Привозят раненого. Как раз я дежурила. Он открыл глаза, посмотрел на меня:

– Ну все. – И умер.

Трое суток его искали в горах. Нашли. Привезли. Он бредил: «Врача! Врача!». Увидел белый халат, подумал – спасен! А рана была несовместимая с жизнью. Я только там узнала, что это такое: ранение – в черепную коробку… У меня в памяти свое кладбище, своя портретная галерея. В черной рамке.

Даже в смерти они не были равны. Почему-то тех, кто погиб в бою, жалели больше. Умерших в госпитале – меньше. Иногда они кричали, умирая… Так кричали! Помню, как умирал в реанимации майор. Военный советник. К нему пришла жена. Он умер у нее на глазах. И она начала страшно кричать… По-звериному… Хотелось закрыть все двери, чтобы никто не слышал… Потому что рядом умирали солдаты. Мальчики… И их некому было оплакивать. Умирали они одни. Она была лишняя среди нас…

– Мама! Мама!

– Я здесь, сынок, – говоришь, обманываешь.

Мы стали их мамами, сестрами. И всегда хотелось оправдать это доверие.

Привезут солдаты раненого. Сдадут и не уходят:

– Девочки, нам ничего не надо. Можно только посидеть у вас?

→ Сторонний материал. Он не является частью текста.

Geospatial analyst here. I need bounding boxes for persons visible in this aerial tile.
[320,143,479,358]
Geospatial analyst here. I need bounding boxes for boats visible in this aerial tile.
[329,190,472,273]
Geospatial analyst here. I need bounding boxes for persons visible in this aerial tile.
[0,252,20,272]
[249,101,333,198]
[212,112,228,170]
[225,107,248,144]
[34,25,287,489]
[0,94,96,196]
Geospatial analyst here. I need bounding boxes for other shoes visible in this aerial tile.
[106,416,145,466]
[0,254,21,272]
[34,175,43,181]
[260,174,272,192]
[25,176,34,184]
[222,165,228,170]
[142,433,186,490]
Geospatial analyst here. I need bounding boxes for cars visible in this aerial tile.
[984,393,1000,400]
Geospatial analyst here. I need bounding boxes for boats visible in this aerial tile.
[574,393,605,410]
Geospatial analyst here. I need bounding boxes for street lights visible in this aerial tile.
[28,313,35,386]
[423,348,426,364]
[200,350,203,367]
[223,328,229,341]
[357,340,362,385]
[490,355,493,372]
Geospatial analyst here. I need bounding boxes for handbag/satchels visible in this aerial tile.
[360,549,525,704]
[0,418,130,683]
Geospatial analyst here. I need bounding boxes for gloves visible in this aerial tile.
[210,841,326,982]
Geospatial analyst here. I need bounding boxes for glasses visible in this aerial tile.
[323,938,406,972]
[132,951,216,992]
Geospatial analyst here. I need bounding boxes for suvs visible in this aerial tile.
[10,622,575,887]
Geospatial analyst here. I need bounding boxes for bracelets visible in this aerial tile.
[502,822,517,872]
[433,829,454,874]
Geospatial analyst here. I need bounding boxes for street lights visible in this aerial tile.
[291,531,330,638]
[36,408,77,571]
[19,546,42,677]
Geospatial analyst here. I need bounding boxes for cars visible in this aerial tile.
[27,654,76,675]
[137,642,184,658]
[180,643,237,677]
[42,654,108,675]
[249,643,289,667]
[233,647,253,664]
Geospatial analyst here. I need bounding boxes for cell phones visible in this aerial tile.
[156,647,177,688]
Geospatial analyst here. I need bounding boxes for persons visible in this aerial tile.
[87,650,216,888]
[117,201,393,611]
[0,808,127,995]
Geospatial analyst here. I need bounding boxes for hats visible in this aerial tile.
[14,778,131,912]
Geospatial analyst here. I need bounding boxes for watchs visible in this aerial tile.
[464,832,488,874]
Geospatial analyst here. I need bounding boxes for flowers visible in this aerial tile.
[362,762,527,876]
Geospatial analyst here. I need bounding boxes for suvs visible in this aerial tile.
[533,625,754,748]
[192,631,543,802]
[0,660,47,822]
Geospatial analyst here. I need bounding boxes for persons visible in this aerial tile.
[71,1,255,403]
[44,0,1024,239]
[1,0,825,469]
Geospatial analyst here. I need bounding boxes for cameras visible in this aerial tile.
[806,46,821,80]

А здесь, дома… У них свои мамы, сестры. Жены. Здесь мы им не нужны. Там они нам доверяли то о себе, что в этой жизни никому не расскажут. Ты украл у товарища конфеты и съел. Здесь это чепуха. А там – страшное разочарование в себе. Человека те обстоятельства высвечивали. Если это трус, то скоро становилось ясно – трус, если это стукач, то сразу было видно – стукач. Если бабник, все знали – бабник. Не уверена, признается ли кто-либо здесь, а там не от одного слышала: убивать может понравиться, убивать – удовольствие. Это сильное чувство. Знакомый прапорщик уезжал в Союз и не скрывал: «Как я жить теперь буду, мне же убивать хочется?» Наверное, это тоже страсть: они говорили об этом спокойно. Мальчики – с восторгом! – как сожгли кишлак, растоптали все. Они же не сумасшедшие? Сколько их таких вернулось… Им убить человека ничего не стоит… Однажды в гости к нам пришел офицер, он приехал из-под Кандагара. Вечером надо прощаться, а он закрылся в пустой комнате и застрелился. Говорили, что пьяный был, не знаю. Тяжело. Тяжело было прожить один день. Мальчик на посту застрелился. Три часа на солнце. Мальчик домашний, не выдержал. Было много сумасшедших. Вначале они лежали в общих палатах, потом их поместили отдельно. Они стали убегать, их пугали решетки. Вместе со всеми им было легче. Одного особенно запомнила:

– Садись. Я спою тебе дембельскую. – Поет-поет и заснет.